___ RECORDS PROVIDED ___

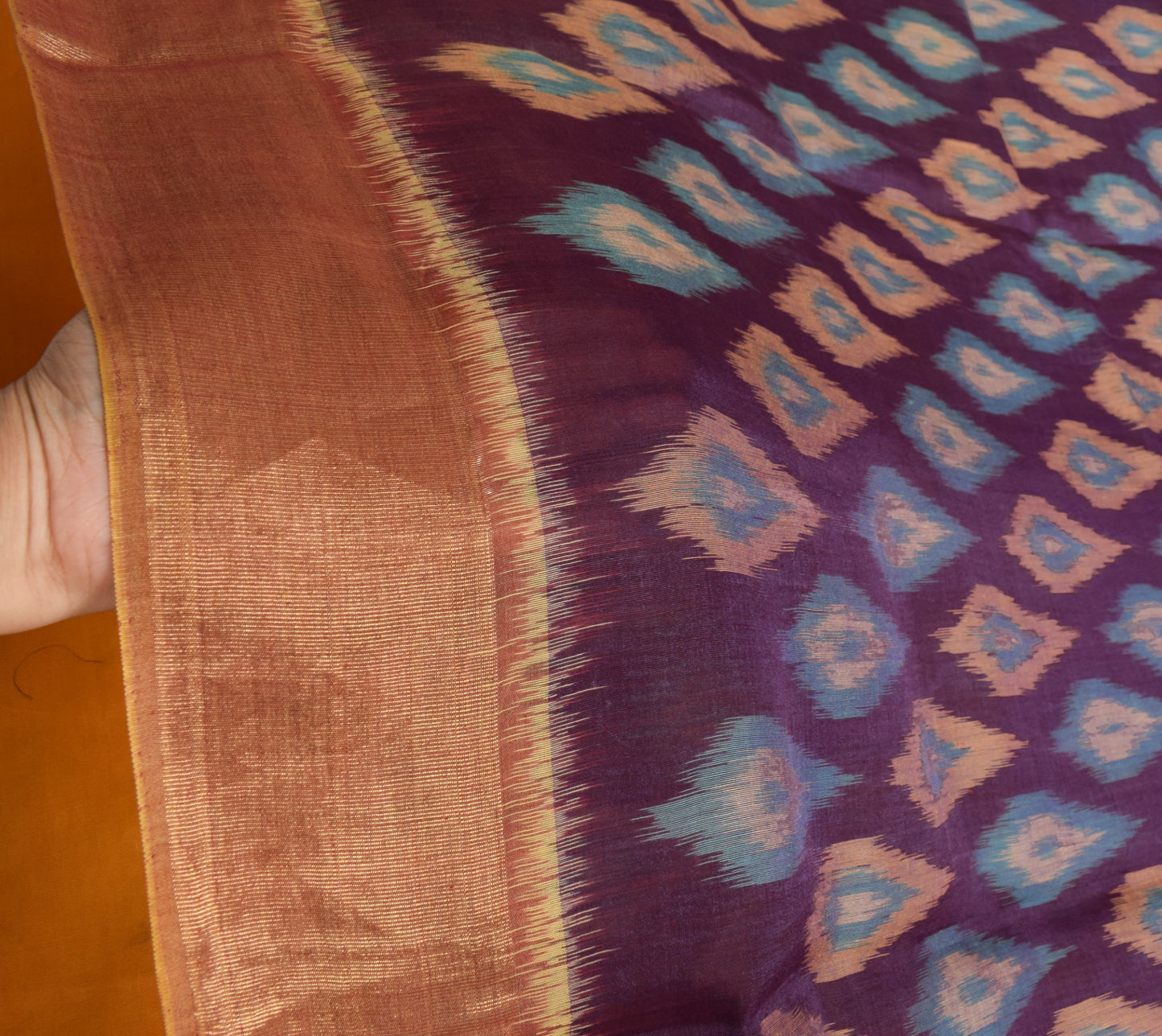 Sushila Vintage Hand Woven Purple Saree Pure Cotton Silk Pochampally Ikat Sari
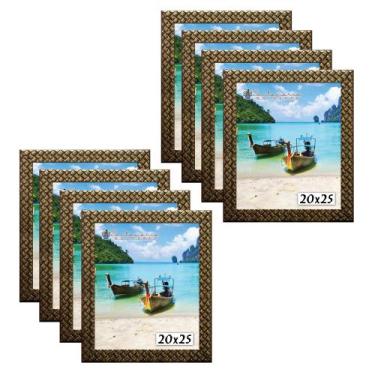 Imagem de Kit 8 Molduras Porta Retrato 20x25 3cm Relevo Dourado - Santamaria Mol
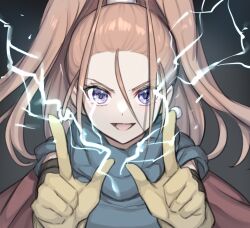 1girl aqua_tunic barbara_(dq6) black_sleeves commentary detached_sleeves dragon_quest dragon_quest_vi earrings electricity electrokinesis floating_hair gloves grey_background hair_pulled_back hair_tubes haniwa_(8241427) high_ponytail index_fingers_raised jewelry looking_at_viewer magic open_mouth orange_hair ponytail purple_eyes smile solo sphere_earrings tunic upper_body yellow_gloves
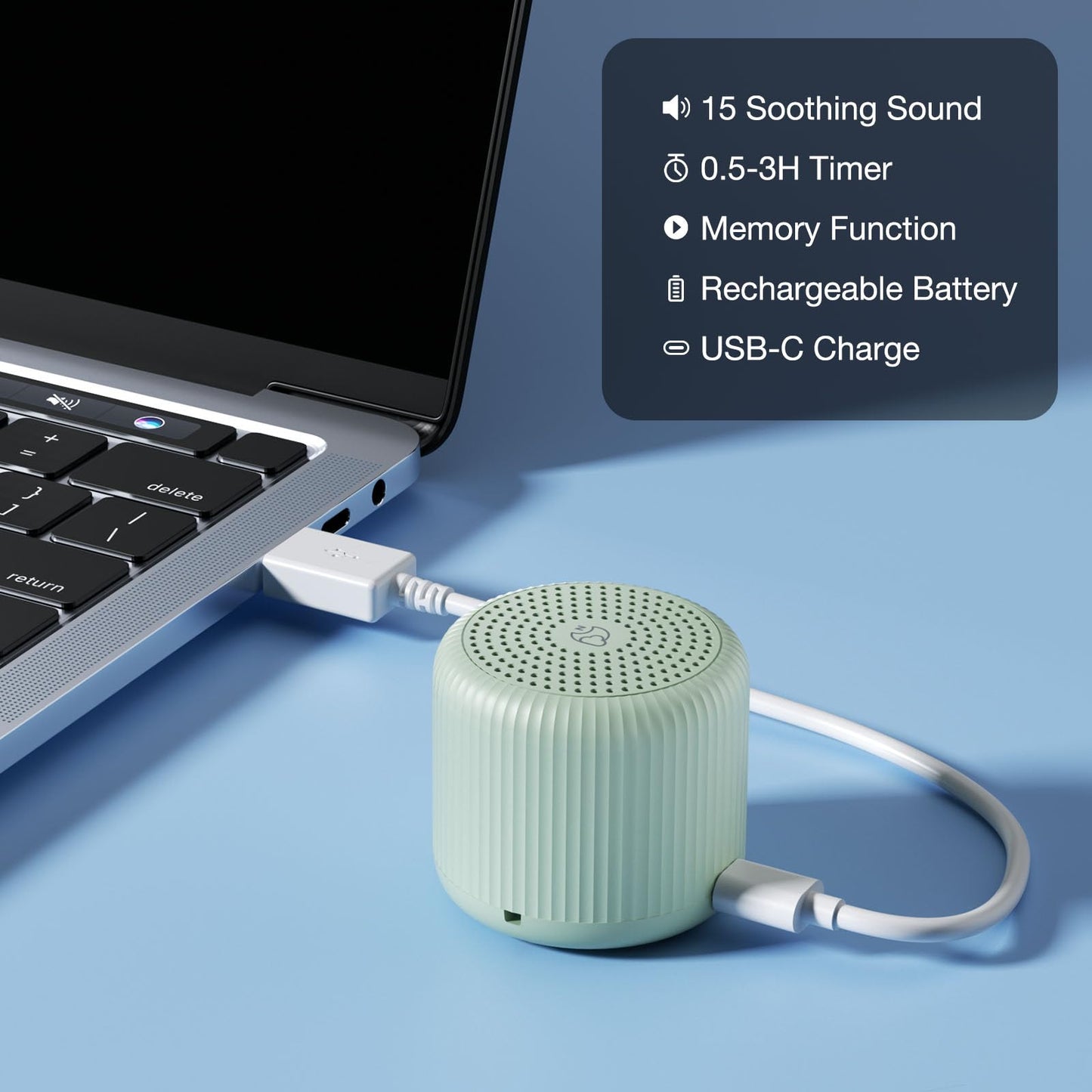 LEICEX Mini White Noise Machine – Portable Travel Sound Machine (Mint) with 15 Non-Looping Sounds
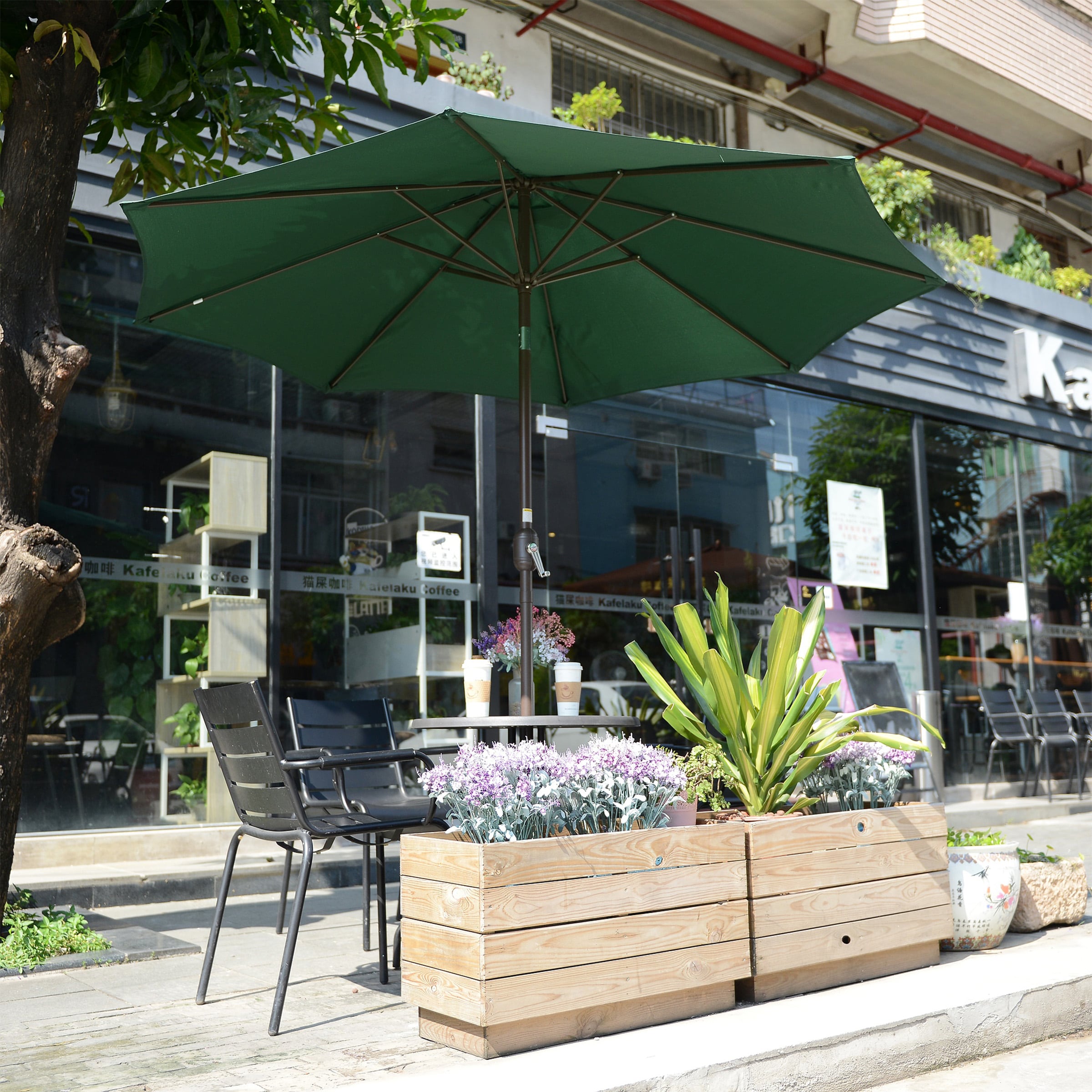 Nature Spring 520665BVD 9.0-ft Aluminum Green Auto-tilt Garden Patio Umbrella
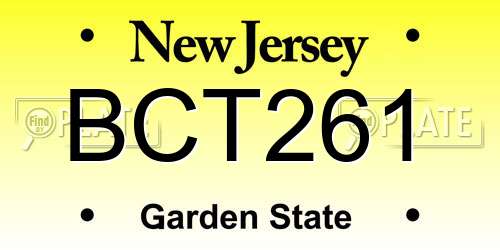 BCT261 New Jersey License Plate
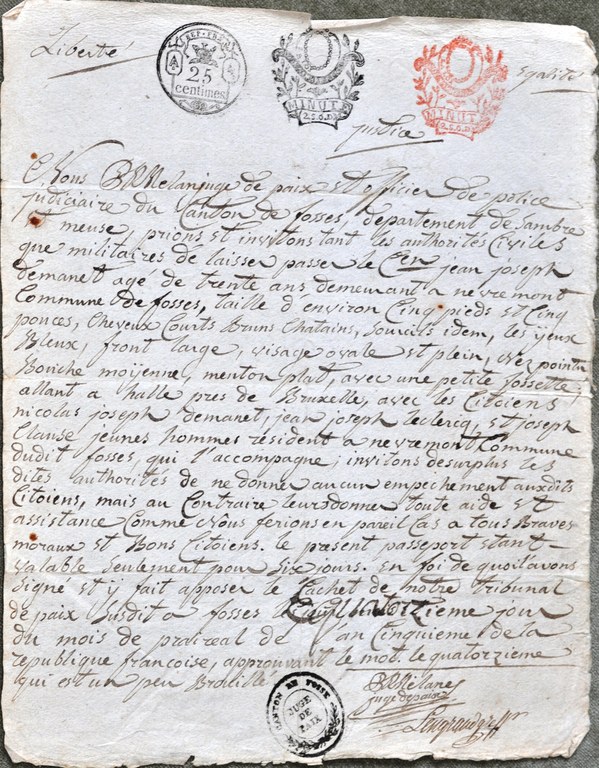 Passeport du 14 Prairial an V (2 juin 1797) – Névremont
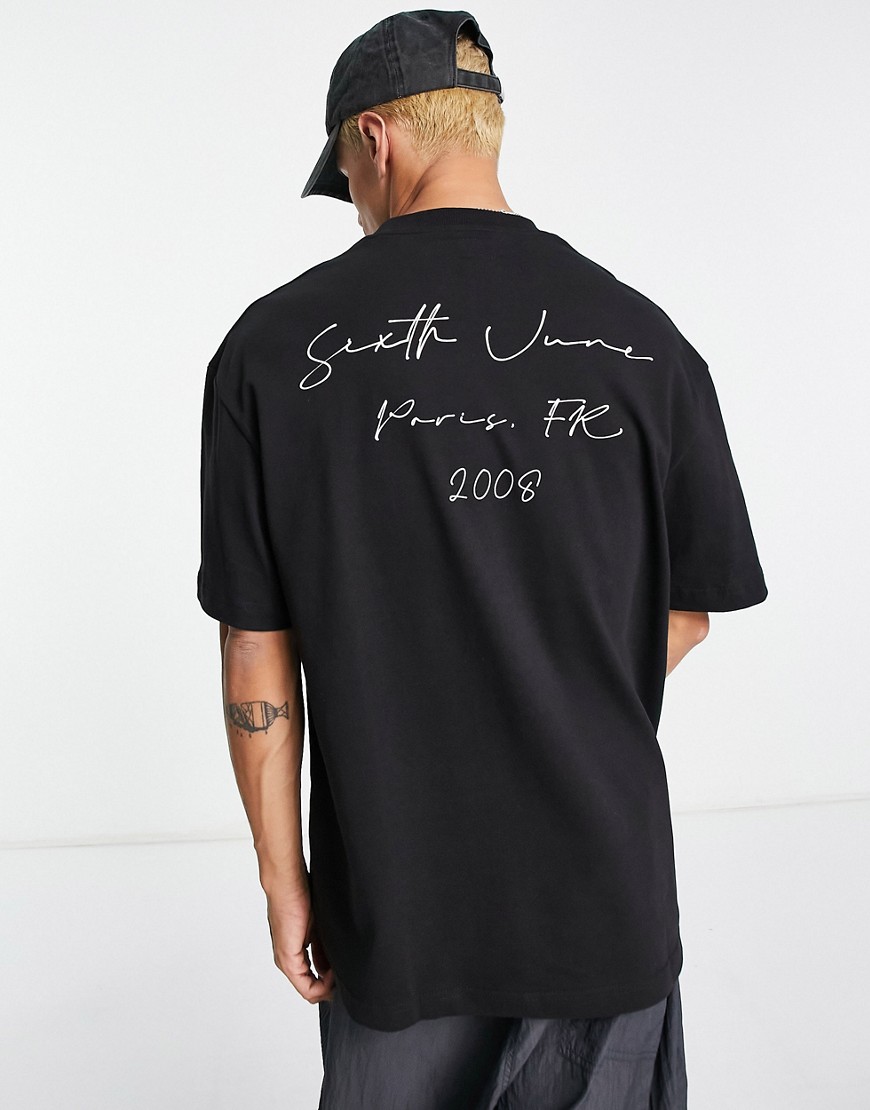 Sixth June signature t-shirt in black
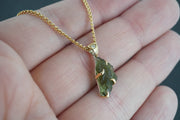 Moldavite Sterling Silver & 18ct Gold Celtic Pendant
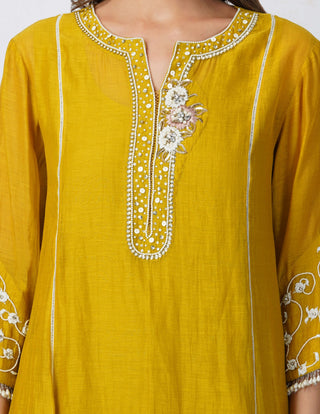 Baroque flower mustard kurta set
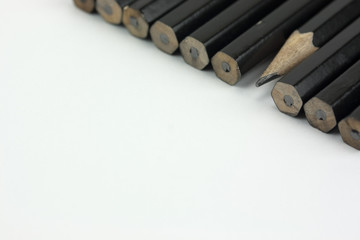 Close up of pencils in a line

___

Starting with the line that contains "Moldavite Sterling Silver", print every line through the end of the data exactly as written; omit all pictures and add nothing else.

EXERCISE OUTPUT:
 Moldavite Sterling Silver & 18ct Gold Celtic Pendant
 Baroque flower mustard kurta set
 Close up of pencils in a line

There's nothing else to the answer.